MORGAN, LEWIS BOCKIUS, LLP, New York, New York, By: Richard A. Mescon and Joseph P. Leon, for defendant.
OPINION AND ORDER
In this case, plaintiff The Topps Company, Inc. ("Topps") alleges that the defendants Productos Stani Sociedad Anomina Industrial y Commercial and Cadbury Stani S.A.I.C. (collectively, "Stani") breached a licensing agreement and misappropriated trade secrets regarding chewing gum products. One of the issues in the case is whether and to what extent Stani continued to use Topps' recipes, formulas and ingredients specifications after the expiration of the parties' license agreement. Two motions are before the court, both brought by Topps. In the first motion, Topps seeks an order resolving an objection that was raised by Stani to Topps' retention of an expert witness. In the second motion, Topps seeks an order compelling depositions of defendants' corporate officers to take place in New York rather than Argentina. Each motion is treated separately.
Retention of Expert Witness
The motion regarding the expert witness has arisen because under a confidentiality agreement entered into by the parties Topps was required to furnish to Stani an "Undertaking Concerning Confidential and Protected Material" for any independent experts or consultants retained by the parties for the litigation. Topps furnished such an undertaking from a Robert Boutin, along with his curriculum vitae. Stani thereupon objected to Topps' designation of Mr. Boutin. Topps brought the instant motion seeking an order "resolving" this objection.

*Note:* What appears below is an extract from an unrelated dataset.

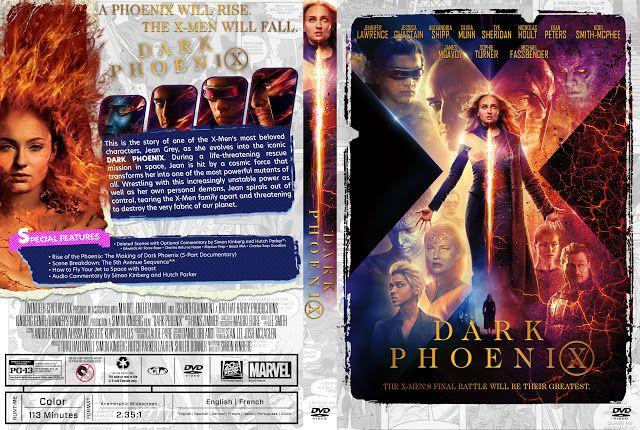 Dark Phoenix Dvd Cover Dvd Dvd Covers Dark Phoenix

Although Topps is before the Court as movant, the motion in fact boils down to an application by Stani to have the Court disqualify Mr. Boutin from serving as an expert for Topps. The law governing such motions normally employs a two-part test: (1) whether it was objectively reasonable to have believed a confidential relationship existed with the expert and (2) whether confidential information was actually disclosed to the expert. See, e.g., In re Ambassador Group, 879 F. Supp. 237, 242 (E.D.N.Y. 1994); Mayer v. Dell, 139 F.R.D. 1, 3 (D.D.C. 1991); Palmer v. Ozbek, 144 F.R.D. 66, 67 (D. Md. 1992). Although Topps has brought the instant motion, the burden of proving the existence of a disqualifying condition rests on Stani inasmuch as their response seeks to disqualify an expert witness. See, e.g., Cordy v. Sherwin-Williams, 156 F.R.D. 575, 580 (D.N.J. 1994); English Feedlot, Inc. v. Norden Laboratories, 833 F. Supp. 1498, 1502 (D. Colo. 1993) (citing Mayer v. Dell, 139 F.R.D. at 3).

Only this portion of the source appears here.